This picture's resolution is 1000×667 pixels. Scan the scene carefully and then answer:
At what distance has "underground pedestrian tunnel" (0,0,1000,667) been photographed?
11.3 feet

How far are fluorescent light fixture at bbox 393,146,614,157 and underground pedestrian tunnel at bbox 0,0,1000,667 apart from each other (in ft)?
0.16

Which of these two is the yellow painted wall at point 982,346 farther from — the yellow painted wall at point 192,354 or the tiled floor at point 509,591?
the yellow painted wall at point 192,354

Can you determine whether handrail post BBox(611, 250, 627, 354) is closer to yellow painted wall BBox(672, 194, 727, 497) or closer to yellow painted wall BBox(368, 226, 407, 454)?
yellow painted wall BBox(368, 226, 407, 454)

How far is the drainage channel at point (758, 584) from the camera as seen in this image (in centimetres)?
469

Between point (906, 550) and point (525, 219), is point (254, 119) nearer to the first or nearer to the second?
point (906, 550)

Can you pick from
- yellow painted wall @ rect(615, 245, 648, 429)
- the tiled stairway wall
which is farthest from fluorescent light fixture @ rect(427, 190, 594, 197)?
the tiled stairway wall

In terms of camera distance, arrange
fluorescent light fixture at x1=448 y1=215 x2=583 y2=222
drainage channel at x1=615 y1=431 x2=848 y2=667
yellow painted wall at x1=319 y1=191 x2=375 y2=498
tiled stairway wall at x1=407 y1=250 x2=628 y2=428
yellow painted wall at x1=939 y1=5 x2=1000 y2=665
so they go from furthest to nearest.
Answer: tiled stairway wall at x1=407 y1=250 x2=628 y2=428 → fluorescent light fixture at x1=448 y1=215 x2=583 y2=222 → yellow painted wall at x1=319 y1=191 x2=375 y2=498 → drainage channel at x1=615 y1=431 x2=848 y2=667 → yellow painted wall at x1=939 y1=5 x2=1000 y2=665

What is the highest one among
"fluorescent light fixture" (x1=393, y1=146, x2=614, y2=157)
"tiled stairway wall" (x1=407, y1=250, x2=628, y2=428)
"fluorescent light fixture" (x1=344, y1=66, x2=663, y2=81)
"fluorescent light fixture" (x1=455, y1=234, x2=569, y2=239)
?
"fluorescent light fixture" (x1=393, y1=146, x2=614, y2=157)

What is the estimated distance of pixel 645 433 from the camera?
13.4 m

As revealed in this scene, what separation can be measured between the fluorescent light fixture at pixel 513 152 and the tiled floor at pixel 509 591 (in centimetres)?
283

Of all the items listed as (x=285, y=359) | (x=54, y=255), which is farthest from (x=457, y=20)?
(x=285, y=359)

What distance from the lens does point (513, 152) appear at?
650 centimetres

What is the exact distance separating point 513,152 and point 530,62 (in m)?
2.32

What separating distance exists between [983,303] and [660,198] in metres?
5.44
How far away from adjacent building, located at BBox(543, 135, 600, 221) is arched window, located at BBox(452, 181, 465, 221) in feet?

The task: Reproduce all data above, unchanged.

The result:
This picture's resolution is 1000×667 pixels. Scan the scene carefully and then answer:
At what distance has "underground pedestrian tunnel" (0,0,1000,667) been photographed?
11.3 feet

How far are fluorescent light fixture at bbox 393,146,614,157 and underground pedestrian tunnel at bbox 0,0,1000,667 apart from each other (in ft)?
0.16

Which of these two is the yellow painted wall at point 982,346 farther from — the yellow painted wall at point 192,354 or the tiled floor at point 509,591?
the yellow painted wall at point 192,354

Can you determine whether handrail post BBox(611, 250, 627, 354) is closer to yellow painted wall BBox(672, 194, 727, 497) or closer to yellow painted wall BBox(368, 226, 407, 454)?
yellow painted wall BBox(368, 226, 407, 454)

How far is the drainage channel at point (758, 584) from the camera as seen in this image (in centimetres)?
469

Between point (906, 550) and point (525, 219), is point (254, 119) nearer to the first or nearer to the second?
point (906, 550)

Can you pick from
- yellow painted wall @ rect(615, 245, 648, 429)
- the tiled stairway wall
which is farthest from fluorescent light fixture @ rect(427, 190, 594, 197)?
the tiled stairway wall

In terms of camera distance, arrange
fluorescent light fixture at x1=448 y1=215 x2=583 y2=222
drainage channel at x1=615 y1=431 x2=848 y2=667
yellow painted wall at x1=319 y1=191 x2=375 y2=498
tiled stairway wall at x1=407 y1=250 x2=628 y2=428
yellow painted wall at x1=939 y1=5 x2=1000 y2=665
so they go from furthest to nearest.
Answer: tiled stairway wall at x1=407 y1=250 x2=628 y2=428 → fluorescent light fixture at x1=448 y1=215 x2=583 y2=222 → yellow painted wall at x1=319 y1=191 x2=375 y2=498 → drainage channel at x1=615 y1=431 x2=848 y2=667 → yellow painted wall at x1=939 y1=5 x2=1000 y2=665

What is the highest one among
"fluorescent light fixture" (x1=393, y1=146, x2=614, y2=157)
"tiled stairway wall" (x1=407, y1=250, x2=628, y2=428)
"fluorescent light fixture" (x1=344, y1=66, x2=663, y2=81)
"fluorescent light fixture" (x1=455, y1=234, x2=569, y2=239)
?
"fluorescent light fixture" (x1=393, y1=146, x2=614, y2=157)

What is the estimated distance of pixel 645 433 from the camera?
13.4 m

As revealed in this scene, what separation can be measured between the fluorescent light fixture at pixel 513 152 and the tiled floor at pixel 509 591 (in centimetres)?
283

Of all the items listed as (x=285, y=359) | (x=54, y=255), which is farthest from (x=457, y=20)?
(x=285, y=359)

What distance from the lens does point (513, 152) appear at?
650 centimetres

What is the exact distance separating point 513,152 and point 530,62 (in m)?
2.32

What separating distance exists between [983,303] and [660,198] in metres?
5.44
How far away from adjacent building, located at BBox(543, 135, 600, 221) is arched window, located at BBox(452, 181, 465, 221) in feet?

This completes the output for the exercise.